§ The request
Recast these lines as a JSON list of strings, one string per line, leaving out blank lines.

§ Provided records
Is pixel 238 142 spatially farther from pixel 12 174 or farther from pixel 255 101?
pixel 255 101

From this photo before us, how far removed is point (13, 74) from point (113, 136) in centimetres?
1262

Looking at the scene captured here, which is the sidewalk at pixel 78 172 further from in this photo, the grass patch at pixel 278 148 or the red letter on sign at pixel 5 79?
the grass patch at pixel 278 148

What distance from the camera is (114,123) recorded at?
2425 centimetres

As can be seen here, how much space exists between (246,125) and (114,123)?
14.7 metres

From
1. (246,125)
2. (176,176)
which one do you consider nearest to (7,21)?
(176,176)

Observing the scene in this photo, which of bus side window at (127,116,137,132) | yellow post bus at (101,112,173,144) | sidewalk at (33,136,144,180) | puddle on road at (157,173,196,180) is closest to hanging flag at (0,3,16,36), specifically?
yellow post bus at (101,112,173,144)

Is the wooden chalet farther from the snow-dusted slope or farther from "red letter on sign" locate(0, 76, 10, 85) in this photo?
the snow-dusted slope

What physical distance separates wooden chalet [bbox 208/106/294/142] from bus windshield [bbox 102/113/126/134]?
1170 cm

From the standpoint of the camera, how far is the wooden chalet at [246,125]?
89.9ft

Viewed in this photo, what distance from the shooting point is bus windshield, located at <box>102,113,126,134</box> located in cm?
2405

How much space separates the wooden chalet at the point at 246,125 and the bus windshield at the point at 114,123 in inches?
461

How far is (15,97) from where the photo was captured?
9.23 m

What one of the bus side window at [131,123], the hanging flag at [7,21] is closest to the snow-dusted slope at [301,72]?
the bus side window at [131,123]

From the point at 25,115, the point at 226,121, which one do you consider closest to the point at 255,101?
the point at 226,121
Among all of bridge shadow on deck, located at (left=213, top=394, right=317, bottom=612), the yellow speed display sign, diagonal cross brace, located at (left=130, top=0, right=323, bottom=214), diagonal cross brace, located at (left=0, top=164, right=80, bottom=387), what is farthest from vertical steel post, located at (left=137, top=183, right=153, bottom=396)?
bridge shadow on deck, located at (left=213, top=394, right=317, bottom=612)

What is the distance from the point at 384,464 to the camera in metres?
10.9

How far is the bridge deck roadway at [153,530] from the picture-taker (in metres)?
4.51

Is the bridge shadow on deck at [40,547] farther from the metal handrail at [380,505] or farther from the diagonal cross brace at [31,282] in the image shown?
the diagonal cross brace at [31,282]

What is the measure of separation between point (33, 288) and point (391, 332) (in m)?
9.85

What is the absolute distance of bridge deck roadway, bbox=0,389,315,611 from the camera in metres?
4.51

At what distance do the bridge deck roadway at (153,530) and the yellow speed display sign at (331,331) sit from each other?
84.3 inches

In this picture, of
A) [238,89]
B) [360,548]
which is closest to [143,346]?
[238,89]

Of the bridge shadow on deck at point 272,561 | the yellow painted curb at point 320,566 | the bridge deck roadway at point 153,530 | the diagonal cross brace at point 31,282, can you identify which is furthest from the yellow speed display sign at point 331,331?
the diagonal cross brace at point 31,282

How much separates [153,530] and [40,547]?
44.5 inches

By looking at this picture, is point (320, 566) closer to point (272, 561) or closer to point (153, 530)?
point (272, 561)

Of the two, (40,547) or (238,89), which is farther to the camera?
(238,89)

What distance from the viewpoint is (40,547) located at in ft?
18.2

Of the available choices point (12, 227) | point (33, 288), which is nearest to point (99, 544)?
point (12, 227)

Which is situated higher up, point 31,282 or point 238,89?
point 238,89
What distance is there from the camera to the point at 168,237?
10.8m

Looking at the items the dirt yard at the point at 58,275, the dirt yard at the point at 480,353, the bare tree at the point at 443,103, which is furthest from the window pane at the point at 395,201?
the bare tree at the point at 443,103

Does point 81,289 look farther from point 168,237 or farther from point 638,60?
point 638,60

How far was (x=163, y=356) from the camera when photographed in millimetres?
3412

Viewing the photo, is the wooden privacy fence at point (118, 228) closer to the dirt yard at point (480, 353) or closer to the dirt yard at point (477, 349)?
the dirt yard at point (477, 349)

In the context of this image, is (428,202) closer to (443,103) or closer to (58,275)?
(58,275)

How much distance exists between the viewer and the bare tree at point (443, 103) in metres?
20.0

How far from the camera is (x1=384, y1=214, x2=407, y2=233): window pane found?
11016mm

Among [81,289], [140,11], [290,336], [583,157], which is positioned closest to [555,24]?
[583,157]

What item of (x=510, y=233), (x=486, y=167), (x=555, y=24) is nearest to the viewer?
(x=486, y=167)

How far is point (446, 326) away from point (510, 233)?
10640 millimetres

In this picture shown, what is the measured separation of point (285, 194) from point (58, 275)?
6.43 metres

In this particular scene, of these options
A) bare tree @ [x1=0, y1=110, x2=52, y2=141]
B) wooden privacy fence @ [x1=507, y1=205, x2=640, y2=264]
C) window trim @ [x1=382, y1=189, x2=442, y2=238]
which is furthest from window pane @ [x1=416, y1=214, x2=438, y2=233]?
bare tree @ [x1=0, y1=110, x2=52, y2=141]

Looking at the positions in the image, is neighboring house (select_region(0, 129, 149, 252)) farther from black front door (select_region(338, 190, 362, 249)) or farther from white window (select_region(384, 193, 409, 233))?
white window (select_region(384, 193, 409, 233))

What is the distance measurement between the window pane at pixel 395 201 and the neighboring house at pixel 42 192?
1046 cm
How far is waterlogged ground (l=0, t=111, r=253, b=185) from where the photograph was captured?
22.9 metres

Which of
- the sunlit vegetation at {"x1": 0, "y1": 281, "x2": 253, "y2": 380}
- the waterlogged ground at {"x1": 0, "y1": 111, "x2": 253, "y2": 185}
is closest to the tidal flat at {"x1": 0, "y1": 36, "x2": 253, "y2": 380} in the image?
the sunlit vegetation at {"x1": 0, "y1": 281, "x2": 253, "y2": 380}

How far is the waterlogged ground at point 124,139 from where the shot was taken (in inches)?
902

§ Written solution
[
  "Is pixel 238 142 spatially farther from pixel 12 174 or farther from pixel 255 101?",
  "pixel 255 101",
  "From this photo before us, how far removed is point (13, 74) from point (113, 136) in centimetres?",
  "1262",
  "Looking at the scene captured here, which is the sidewalk at pixel 78 172 further from in this photo, the grass patch at pixel 278 148 or the red letter on sign at pixel 5 79?",
  "the grass patch at pixel 278 148",
  "What distance from the camera is (114,123) recorded at?",
  "2425 centimetres",
  "As can be seen here, how much space exists between (246,125) and (114,123)?",
  "14.7 metres",
  "From",
  "1. (246,125)",
  "2. (176,176)",
  "which one do you consider nearest to (7,21)?",
  "(176,176)",
  "Observing the scene in this photo, which of bus side window at (127,116,137,132) | yellow post bus at (101,112,173,144) | sidewalk at (33,136,144,180) | puddle on road at (157,173,196,180) is closest to hanging flag at (0,3,16,36), specifically?",
  "yellow post bus at (101,112,173,144)",
  "Is the wooden chalet farther from the snow-dusted slope or farther from \"red letter on sign\" locate(0, 76, 10, 85) in this photo?",
  "the snow-dusted slope",
  "What physical distance separates wooden chalet [bbox 208/106/294/142] from bus windshield [bbox 102/113/126/134]?",
  "1170 cm",
  "From the standpoint of the camera, how far is the wooden chalet at [246,125]?",
  "89.9ft",
  "Viewed in this photo, what distance from the shooting point is bus windshield, located at <box>102,113,126,134</box> located in cm?",
  "2405",
  "How much space separates the wooden chalet at the point at 246,125 and the bus windshield at the point at 114,123 in inches?",
  "461",
  "How far is (15,97) from where the photo was captured?",
  "9.23 m",
  "What one of the bus side window at [131,123], the hanging flag at [7,21] is closest to the snow-dusted slope at [301,72]?",
  "the bus side window at [131,123]",
  "From the point at 25,115, the point at 226,121, which one do you consider closest to the point at 255,101?",
  "the point at 226,121",
  "Among all of bridge shadow on deck, located at (left=213, top=394, right=317, bottom=612), the yellow speed display sign, diagonal cross brace, located at (left=130, top=0, right=323, bottom=214), diagonal cross brace, located at (left=0, top=164, right=80, bottom=387), what is farthest from vertical steel post, located at (left=137, top=183, right=153, bottom=396)?",
  "bridge shadow on deck, located at (left=213, top=394, right=317, bottom=612)",
  "What is the distance from the point at 384,464 to the camera in metres?",
  "10.9",
  "How far is the bridge deck roadway at [153,530] from the picture-taker (in metres)?",
  "4.51",
  "Is the bridge shadow on deck at [40,547] farther from the metal handrail at [380,505] or farther from the diagonal cross brace at [31,282] in the image shown?",
  "the diagonal cross brace at [31,282]",
  "What is the measure of separation between point (33, 288) and point (391, 332) (in m)?",
  "9.85",
  "What is the absolute distance of bridge deck roadway, bbox=0,389,315,611 from the camera in metres?",
  "4.51",
  "At what distance do the bridge deck roadway at (153,530) and the yellow speed display sign at (331,331) sit from each other?",
  "84.3 inches",
  "In this picture, of",
  "A) [238,89]",
  "B) [360,548]",
  "which is closest to [143,346]?",
  "[238,89]",
  "Of the bridge shadow on deck at point 272,561 | the yellow painted curb at point 320,566 | the bridge deck roadway at point 153,530 | the diagonal cross brace at point 31,282, can you identify which is furthest from the yellow speed display sign at point 331,331?",
  "the diagonal cross brace at point 31,282",
  "How much separates [153,530] and [40,547]?",
  "44.5 inches",
  "By looking at this picture, is point (320, 566) closer to point (272, 561) or closer to point (153, 530)?",
  "point (272, 561)",
  "Of the two, (40,547) or (238,89), which is farther to the camera?",
  "(238,89)",
  "What distance from the viewpoint is (40,547) located at in ft?",
  "18.2",
  "Of the available choices point (12, 227) | point (33, 288), which is nearest to point (99, 544)?",
  "point (12, 227)",
  "Which is situated higher up, point 31,282 or point 238,89?",
  "point 238,89",
  "What distance is there from the camera to the point at 168,237?",
  "10.8m",
  "Looking at the items the dirt yard at the point at 58,275, the dirt yard at the point at 480,353, the bare tree at the point at 443,103, which is furthest from the window pane at the point at 395,201?",
  "the bare tree at the point at 443,103",
  "Does point 81,289 look farther from point 168,237 or farther from point 638,60?",
  "point 638,60",
  "How far was (x=163, y=356) from the camera when photographed in millimetres?",
  "3412",
  "Viewing the photo, is the wooden privacy fence at point (118, 228) closer to the dirt yard at point (480, 353) or closer to the dirt yard at point (477, 349)?",
  "the dirt yard at point (477, 349)",
  "In the context of this image, is (428,202) closer to (443,103) or closer to (58,275)?",
  "(58,275)",
  "How much distance exists between the viewer and the bare tree at point (443, 103) in metres?",
  "20.0",
  "How far from the camera is (x1=384, y1=214, x2=407, y2=233): window pane found?",
  "11016mm",
  "Among [81,289], [140,11], [290,336], [583,157], which is positioned closest to [555,24]?",
  "[583,157]",
  "What item of (x=510, y=233), (x=486, y=167), (x=555, y=24) is nearest to the viewer?",
  "(x=486, y=167)",
  "How far is point (446, 326) away from point (510, 233)?",
  "10640 millimetres",
  "In this picture shown, what is the measured separation of point (285, 194) from point (58, 275)?",
  "6.43 metres",
  "In this particular scene, of these options",
  "A) bare tree @ [x1=0, y1=110, x2=52, y2=141]",
  "B) wooden privacy fence @ [x1=507, y1=205, x2=640, y2=264]",
  "C) window trim @ [x1=382, y1=189, x2=442, y2=238]",
  "which is furthest from window pane @ [x1=416, y1=214, x2=438, y2=233]?",
  "bare tree @ [x1=0, y1=110, x2=52, y2=141]",
  "Looking at the positions in the image, is neighboring house (select_region(0, 129, 149, 252)) farther from black front door (select_region(338, 190, 362, 249)) or farther from white window (select_region(384, 193, 409, 233))?",
  "white window (select_region(384, 193, 409, 233))",
  "What is the distance measurement between the window pane at pixel 395 201 and the neighboring house at pixel 42 192?",
  "1046 cm",
  "How far is waterlogged ground (l=0, t=111, r=253, b=185) from where the photograph was captured?",
  "22.9 metres",
  "Which of",
  "- the sunlit vegetation at {\"x1\": 0, \"y1\": 281, \"x2\": 253, \"y2\": 380}",
  "- the waterlogged ground at {\"x1\": 0, \"y1\": 111, \"x2\": 253, \"y2\": 185}",
  "is closest to the tidal flat at {\"x1\": 0, \"y1\": 36, \"x2\": 253, \"y2\": 380} in the image?",
  "the sunlit vegetation at {\"x1\": 0, \"y1\": 281, \"x2\": 253, \"y2\": 380}",
  "How far is the waterlogged ground at point 124,139 from where the shot was taken (in inches)?",
  "902"
]